Excluding family, name three people who either inspired you or influenced your creativity.
Helen Hooven Santmyer. She wrote And Ladies of the Club, which I read in the 80’s. I loved the book and thought that someday I’d like to write a sweeping story like that. Then I figured if I was ever going to get to the point that I could, I’d better start working on it. I probably won’t ever write something that ambitious, but it did make me start writing.

Mari Sandoz. She came from the same area where I lived for 20 years, the Nebraska Sandhills. She overcame such obstacles and failure to achieve such success with her writing.

An Economics professor at the University of Nebraska, Dr. Petr. I got married and moved to the Nebraska Sandhills before I graduated in business. As I was filing papers to complete my classes via independent study and correspondence (this was way before online classes) he stopped me in the hall. He gave me a mini-lecture about making sure I finished school and not giving up on finding something meaningful to do with my education that it made me feel guilty if I even thought about not getting my degree. I didn’t use my degree for nearly 20 years but it made the difference in me getting a job when I really needed one and that completely changed the direction of my life for the better.

Do you listen to music when you write?
Again, I’m super boring here. No music. I can write in coffee shops and cafes, I can write outside, I can write in libraries and airports. But I get distracted by music. I want to sing and dance.

If your latest book were chocolate, what kind would it be and why?
Probably 60% cocoa, because it’s not terribly dark but not sweet, either. It’s medium boil, according to my publisher. I’d add a few chopped almonds, because Nora’s mother is nutty, and I’d throw in some toffee, because her love interest, Cole, is sweet but they clash a little. There would be a mystery ingredient that you couldn’t identify to include the whole mystical Hopi element.

What made you interested in writing this particular story?
When I first moved to Flagstaff several years ago, the community was in an uproar over making snow on the sacred peaks outside of town. Good for business, bad for Native religion. Since I accidently got a job at The Grand Canyon Trust, an environmental non-profit, I added that strange experience. I mashed it all together and came up with Nora Abbott, who owns a ski resort in Flagstaff in book one, Tainted Mountain, and in book two, Broken Trust, moves to Boulder, CO and accidently hires on with a corrupt non-profit.

* [Listed records]
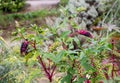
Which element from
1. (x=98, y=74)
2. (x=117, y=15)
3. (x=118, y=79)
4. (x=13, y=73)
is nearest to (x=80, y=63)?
(x=98, y=74)

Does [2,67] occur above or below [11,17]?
Answer: above

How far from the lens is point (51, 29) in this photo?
62.2 inches

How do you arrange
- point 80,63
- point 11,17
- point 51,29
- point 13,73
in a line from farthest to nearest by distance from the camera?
1. point 11,17
2. point 13,73
3. point 51,29
4. point 80,63

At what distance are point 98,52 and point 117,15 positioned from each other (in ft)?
9.30

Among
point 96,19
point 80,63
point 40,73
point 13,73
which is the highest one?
point 80,63

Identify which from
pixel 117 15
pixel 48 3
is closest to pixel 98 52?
pixel 117 15

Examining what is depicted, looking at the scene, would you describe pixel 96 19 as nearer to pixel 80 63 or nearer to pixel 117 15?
pixel 117 15

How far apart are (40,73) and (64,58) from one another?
15 centimetres

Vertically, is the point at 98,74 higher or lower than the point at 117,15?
higher

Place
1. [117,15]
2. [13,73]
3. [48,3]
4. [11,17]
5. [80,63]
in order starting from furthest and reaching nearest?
[48,3], [11,17], [117,15], [13,73], [80,63]

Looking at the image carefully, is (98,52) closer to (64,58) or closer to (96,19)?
(64,58)

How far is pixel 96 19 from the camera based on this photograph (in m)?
4.46

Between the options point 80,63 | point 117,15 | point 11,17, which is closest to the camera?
point 80,63

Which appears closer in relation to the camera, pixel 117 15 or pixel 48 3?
pixel 117 15
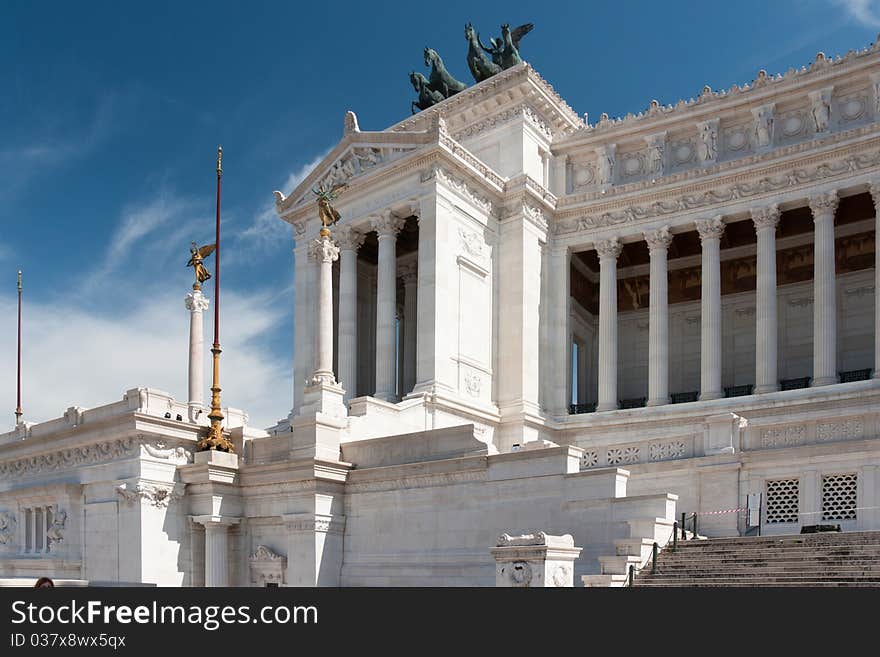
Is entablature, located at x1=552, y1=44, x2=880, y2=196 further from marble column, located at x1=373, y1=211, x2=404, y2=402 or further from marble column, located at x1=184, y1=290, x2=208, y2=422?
marble column, located at x1=184, y1=290, x2=208, y2=422

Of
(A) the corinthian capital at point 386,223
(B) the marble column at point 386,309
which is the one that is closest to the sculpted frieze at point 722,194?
(A) the corinthian capital at point 386,223

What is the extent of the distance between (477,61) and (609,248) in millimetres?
14109

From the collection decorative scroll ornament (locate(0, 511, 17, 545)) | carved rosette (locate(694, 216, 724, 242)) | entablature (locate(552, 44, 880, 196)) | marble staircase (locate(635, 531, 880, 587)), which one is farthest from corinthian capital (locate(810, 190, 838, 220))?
decorative scroll ornament (locate(0, 511, 17, 545))

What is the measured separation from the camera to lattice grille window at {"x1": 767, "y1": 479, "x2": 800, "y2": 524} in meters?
30.4

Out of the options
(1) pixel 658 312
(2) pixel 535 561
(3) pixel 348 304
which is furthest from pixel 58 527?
(1) pixel 658 312

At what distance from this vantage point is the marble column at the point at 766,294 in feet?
145

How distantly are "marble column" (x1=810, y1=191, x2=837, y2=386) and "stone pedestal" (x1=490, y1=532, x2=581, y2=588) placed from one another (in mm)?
24858

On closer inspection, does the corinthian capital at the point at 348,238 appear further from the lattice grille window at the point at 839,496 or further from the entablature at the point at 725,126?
the lattice grille window at the point at 839,496

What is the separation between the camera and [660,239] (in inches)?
1874

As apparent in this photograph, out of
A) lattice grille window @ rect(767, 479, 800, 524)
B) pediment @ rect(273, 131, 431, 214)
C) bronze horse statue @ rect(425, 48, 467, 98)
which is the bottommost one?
lattice grille window @ rect(767, 479, 800, 524)
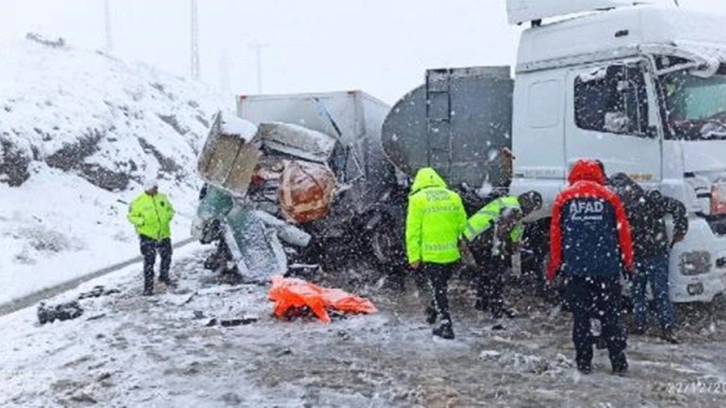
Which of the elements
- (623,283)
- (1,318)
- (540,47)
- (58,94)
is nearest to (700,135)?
(623,283)

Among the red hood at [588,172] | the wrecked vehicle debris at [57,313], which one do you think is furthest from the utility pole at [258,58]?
the red hood at [588,172]

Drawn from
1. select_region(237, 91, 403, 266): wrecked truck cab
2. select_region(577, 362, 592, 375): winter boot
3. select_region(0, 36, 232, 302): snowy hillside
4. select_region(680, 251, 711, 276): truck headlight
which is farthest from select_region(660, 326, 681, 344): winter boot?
select_region(0, 36, 232, 302): snowy hillside

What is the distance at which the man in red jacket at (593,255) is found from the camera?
20.3ft

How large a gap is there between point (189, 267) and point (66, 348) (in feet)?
18.4

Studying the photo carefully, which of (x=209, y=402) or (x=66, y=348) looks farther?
(x=66, y=348)

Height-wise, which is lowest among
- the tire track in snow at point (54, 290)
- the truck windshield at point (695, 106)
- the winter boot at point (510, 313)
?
the tire track in snow at point (54, 290)

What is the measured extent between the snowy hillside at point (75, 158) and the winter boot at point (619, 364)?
8.98 meters

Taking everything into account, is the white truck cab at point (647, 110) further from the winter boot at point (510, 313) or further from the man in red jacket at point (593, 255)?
the man in red jacket at point (593, 255)

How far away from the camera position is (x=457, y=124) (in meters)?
10.4

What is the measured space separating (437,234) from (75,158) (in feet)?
55.9

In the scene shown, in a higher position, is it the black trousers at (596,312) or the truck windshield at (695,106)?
the truck windshield at (695,106)

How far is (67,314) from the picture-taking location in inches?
366

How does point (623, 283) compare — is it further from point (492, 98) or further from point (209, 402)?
point (209, 402)

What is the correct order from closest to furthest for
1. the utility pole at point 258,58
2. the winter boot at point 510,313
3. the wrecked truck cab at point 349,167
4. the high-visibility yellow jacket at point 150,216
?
A: the winter boot at point 510,313 → the high-visibility yellow jacket at point 150,216 → the wrecked truck cab at point 349,167 → the utility pole at point 258,58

* [Prompt]
In the author interview, what area does Mari Sandoz come from?

* [Finished exercise]
The Nebraska Sandhills.